This is not the place where you get to decide on the value of my personal sense of privacy and boundaries. This is the place where you recommend alternatives to iTunes. 

Your half-assed, remedial lecture on 'personal information in the information age' is uninteresting to me. I try to be well aware of what details are tracked and when. I was UNAWARE of itunes spying, and now that I know - I aim to fix it. It is, frankly, not your place to ask why - so please don't deign to describe _how the world works_ to me, halfwit.

This looked promising, until I saw what system it was for:
http://www.musikcube.com/

PS - You have obviously never accidentally clicked the "music store".
I don't need that sh:t.


----------



## rubeole (Oct 21, 2005)

AppleAuthority said:


> But anyway, there are several programs, such as the barebones but play-it-all VLC, RealPlayer, WHAMB, etc.

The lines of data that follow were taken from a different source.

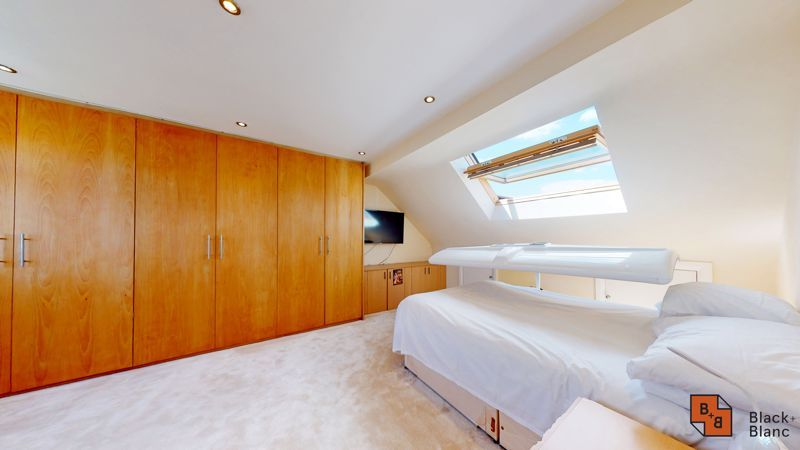 4 bed house for sale in Kent Road 7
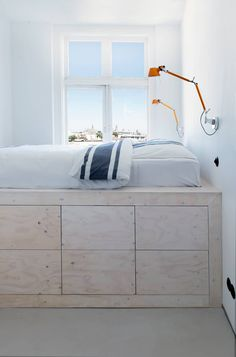 Bedroom: design, ideas, inspiration and photos homify, bedroom with loft bed: minimalistic Bedroom by Irony interior design. Minimalist Bedroom Small, Bunk Beds Built In, Bedroom Loft, Design Bedroom, Studio Apartment Decorating, Small Loft, Hygge Home, Tiny Spaces, Dream Home Design
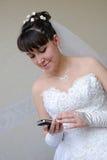 La novia con el teléfono Fotografía de archivo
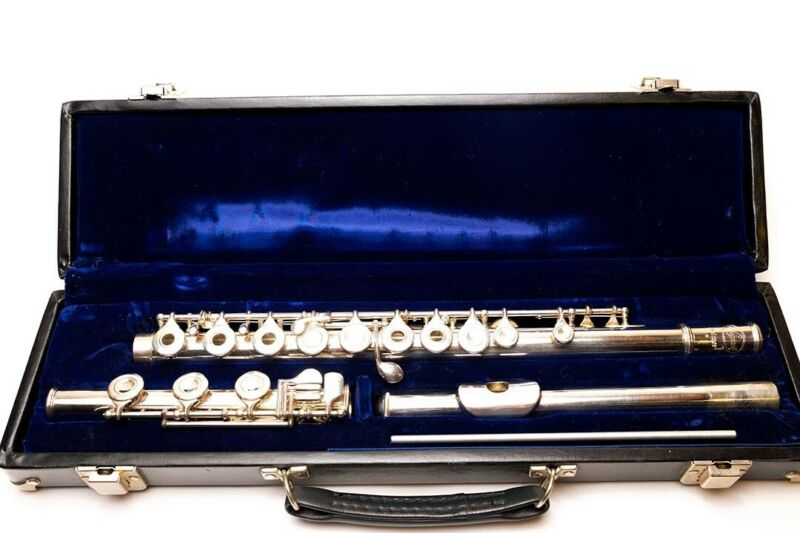 Selmer Signet Flute - Coin Silver - Open Hole w/plugs - late 1970s - very good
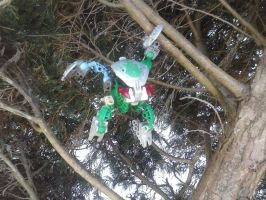 Bionicle-Green Bohrok In a Tree by creeperaptor40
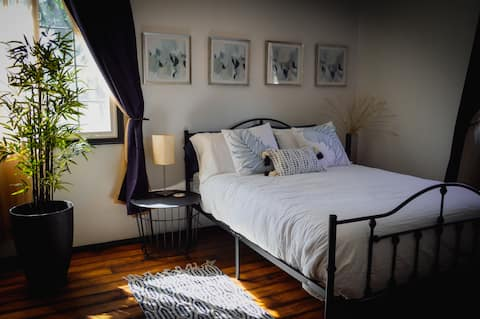 Cozy 1 BR guesthouse close to DT Glendale/Westgate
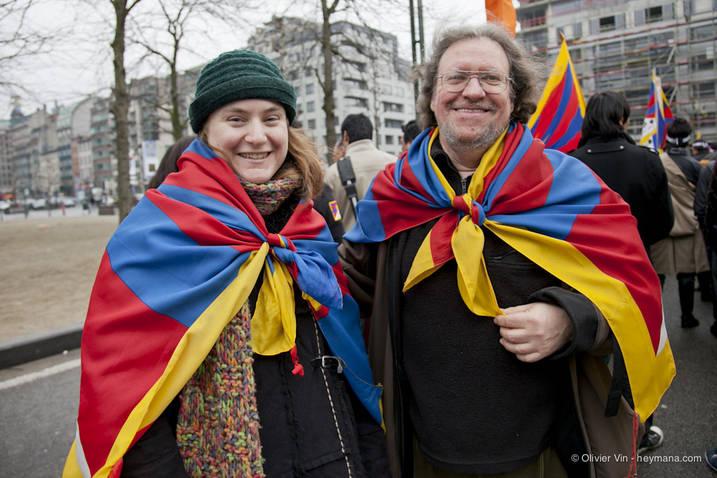 Manifestation pour le Tibet à Bruxelles - Page 2 Tn10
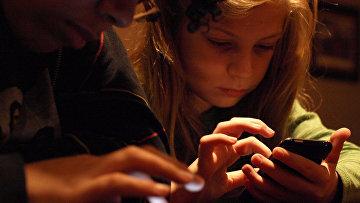 Подростки с iPhone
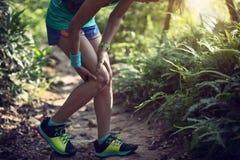 Löparelidande med smärtar på att köra för sportar royaltyfri bild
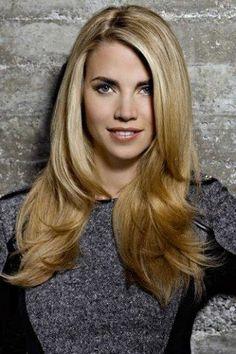 Ein Stufenschnitt verwandelt lange Haare in eine modische Mähne mit Schwung und Bewegung. Der Grund: Das Haar wird insgesamt leichter...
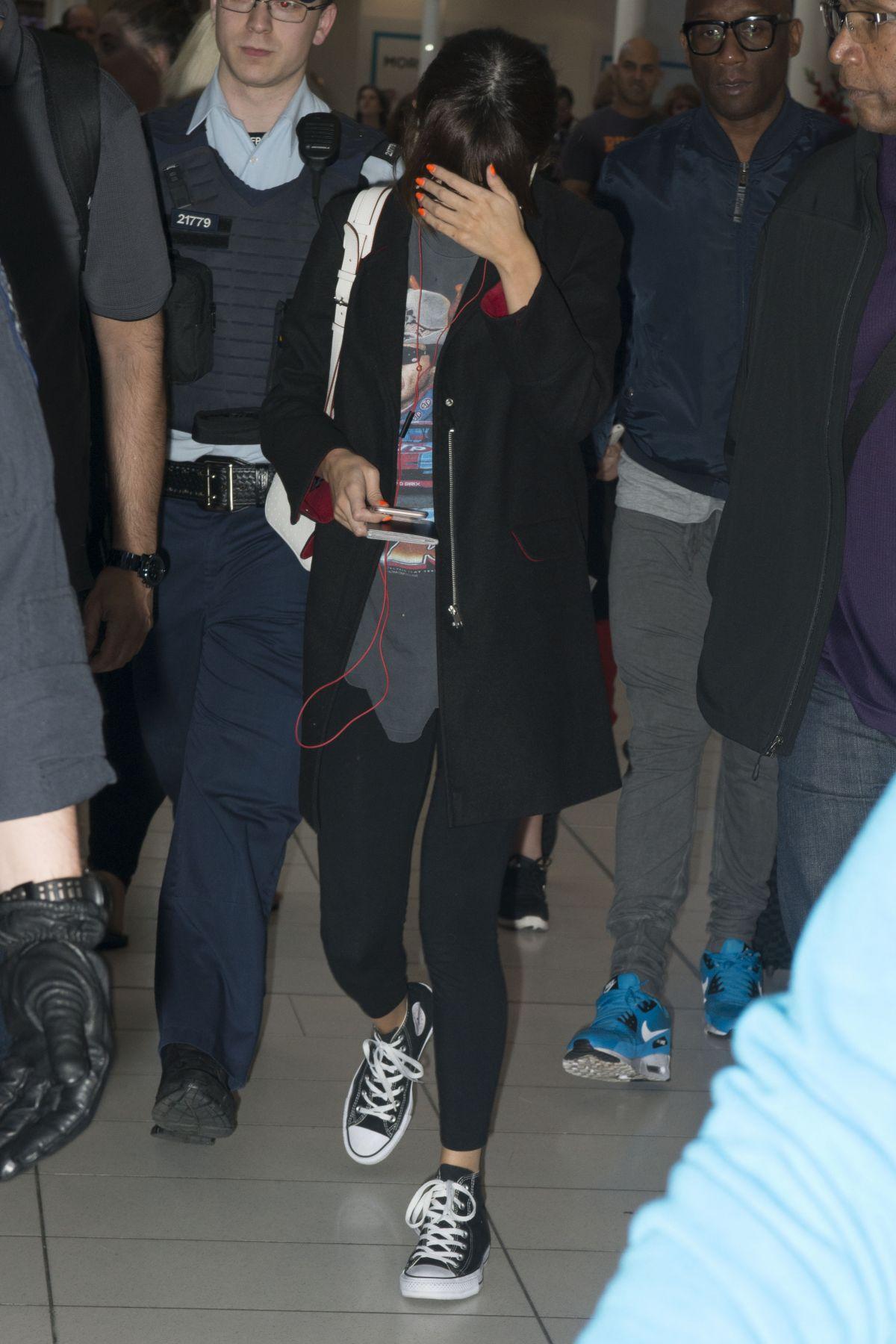 Selena Gomez At Airport In Sydney 08102016 Hawtcelebs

Realplayer is a nightmare. I'll look into the others. thanks!


----------



## AppleAuthority (May 21, 2005)

After some snooping, I found two options that might help, rubeole, in regards is disabling the Music Store and Podcasts.

If you open Preferences, go to the Parental Controls tab, just check off what you want to disable. That, and making sure you don't use Gracenote to get track names, you would have made yourself immune to iTMS, Podcasts, and your personal listening habits being recorded.


----------



## MacGYVER (Apr 15, 2005)

I don't mind if you quote me, but do actually quote what I wrote and not add in your own words at the beginning . Good Luck in finding a non obtrusive way of listening to your music on your Mac.


----------



## rubeole (Oct 21, 2005)

Now that's the spirit!



AppleAuthority said:


> After some snooping, I found two options that might help, rubeole, in regards is disabling the Music Store and Podcasts.
> 
> If you open Preferences, go to the Parental Controls tab...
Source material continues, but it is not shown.